__Document passage__
>>>>

Monday, October 4, 2010

Some more unwieldy numbers...

Total mine output of gold this year in the world (as well as average for about last 10 years) is about 2500 tons. At the current price (which some say is too high) that amount is worth about 100 billion Dollars.
Now here I again have to repeat myself: the Fed is proposing to "print" another 2 trillion Dollars in the near future after having "created" 1.7 trillion last year.
It's not just the magnitude of the difference, but also the nature of the two assets that must be taken into account. Paper Dollars can and will be further multiplied by the wonder of the reserve banking system. In normal economic times this multiplier is about a factor of ten. Now the Fed claims that it has to create these huge amounts because credit is not being created in its usual fashion. That may be true, but will the Fed be able or even willing to withdraw this potent drug from circulation when things return to normal ?
Remember that this is the Fed that was utterly unable to foresee what the housing bubble would do. The same Fed that saw no problems when trillions of Dollars were lent to borrowers who would not get a loan of even twenty bucks from a responsible lender.

<<<<

__Given instruction 1__
Translate this sentence from the blog post on gold and the Fed into Spanish: "In normal economic times this multiplier is about a factor of ten."
__Given instruction 2__
According to the blog post on gold and the Fed, how many tons of gold does the world's mines produce in a year?
__Given instruction 3__
Extend the blog post on gold and the Fed with a few more sentences that pick up right after its last one.

__Data lines__

>>>>

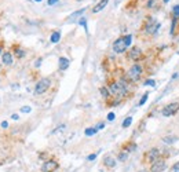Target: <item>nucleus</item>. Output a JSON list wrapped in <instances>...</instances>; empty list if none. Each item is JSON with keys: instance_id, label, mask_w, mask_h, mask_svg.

<<<<

__Exercise output 1__
En tiempos económicos normales, este multiplicador es de aproximadamente un factor de diez.

__Exercise output 2__
About 2500 tons.

__Exercise output 3__
When the Fed announced its first printing job in December of 2008, copper prices were at about $1.25 per pound. Today copper trades at almost record highs again: $3.70 a pound. Even though crude oil trades at "only" $82 per barrel (after having dropped to a low of $35 from a high in 2008 of $150 ), major commodity price indexes are making new record highs. The Dollar index (a basket of the currencies of the major trading partners of the USA) would be trading at a record low, it not for the temporary weakness of the Euro.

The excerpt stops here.